──────── EXCERPTED PASSAGE ────────
And so it appears this is the approach Highways England have adopted to their contractors, such as Kier Highways …

When they learned repair paperwork did not support the costs they were paying … they gave up supplying it to Third Parties (drivers, fleets, hauliers or their insurers) when demanding payment.

For example, you would expect a claim for the repair of a single post in the central reservation to be a straightforward matter, supported by documentation, capable of being priced accurately, the contractor paid with little question and recovery pursued from the at-fault party promptly.  But Kier has demonstrated that they have little regard for contracts and agreed uplifts abusing the ‘self-regulating’ process that was the ASC (contract).

It is therefore hardly surprising we have never encountered a correctly priced Kier Highways claim!

With regard to the one post-repair, Highways England’s sausage-factory approach to such matters, their acknowledged failure to reconcile claims pre-payment, saw full payment despite obvious anomalies some of which give a brief insight into our world of trying to ensure Third-Parties pay what they should …

  • Attendance did not involve operatives being sent to the location – they stumbled upon the damage.  A charge for travel to and from is, therefore, unnecessary.
  • Traffic Management (TM) records detail the two night-time repair installations, during 2 shifts.  Odd, the works are said to have been completed in one 4-hour period and … during the day!
──────── INFORMATION SHOWN ────────
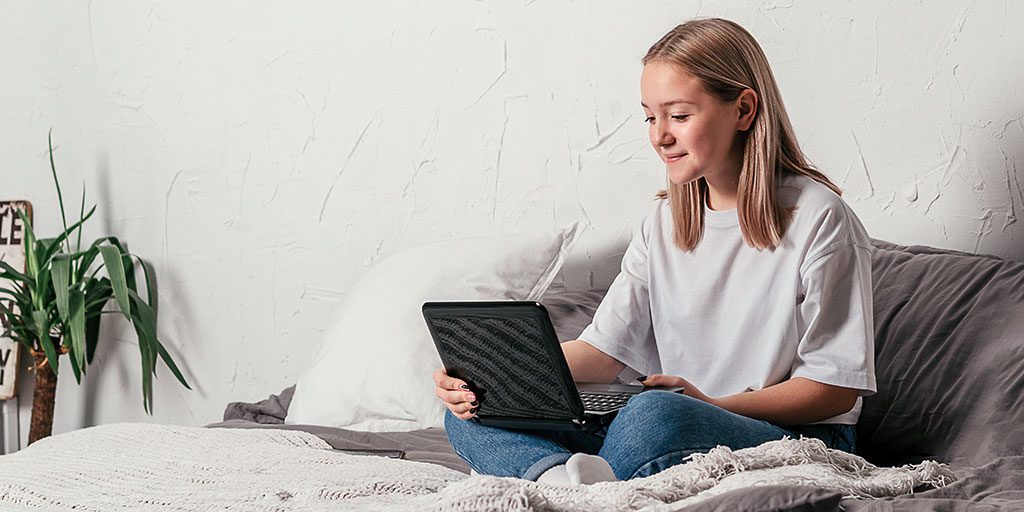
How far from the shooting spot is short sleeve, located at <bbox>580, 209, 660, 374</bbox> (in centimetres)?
146

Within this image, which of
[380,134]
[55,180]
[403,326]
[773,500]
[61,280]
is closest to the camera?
[773,500]

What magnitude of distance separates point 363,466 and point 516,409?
0.56ft

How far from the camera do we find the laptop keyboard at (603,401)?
1187mm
────────
→ **PROMPT 1**
Write out the section of the passage about Kier Highways repair claims that starts at "And so it appears" and ends at "the ASC (contract).".
→ **PROMPT 2**
List the kinds of Third Parties given in parentheses in the passage about Kier Highways repair claims.

→ **CORRECT OUTPUT 1**
And so it appears this is the approach Highways England have adopted to their contractors, such as Kier Highways …

When they learned repair paperwork did not support the costs they were paying … they gave up supplying it to Third Parties (drivers, fleets, hauliers or their insurers) when demanding payment.

For example, you would expect a claim for the repair of a single post in the central reservation to be a straightforward matter, supported by documentation, capable of being priced accurately, the contractor paid with little question and recovery pursued from the at-fault party promptly.  But Kier has demonstrated that they have little regard for contracts and agreed uplifts abusing the ‘self-regulating’ process that was the ASC (contract).

→ **CORRECT OUTPUT 2**
drivers
fleets
hauliers
their insurers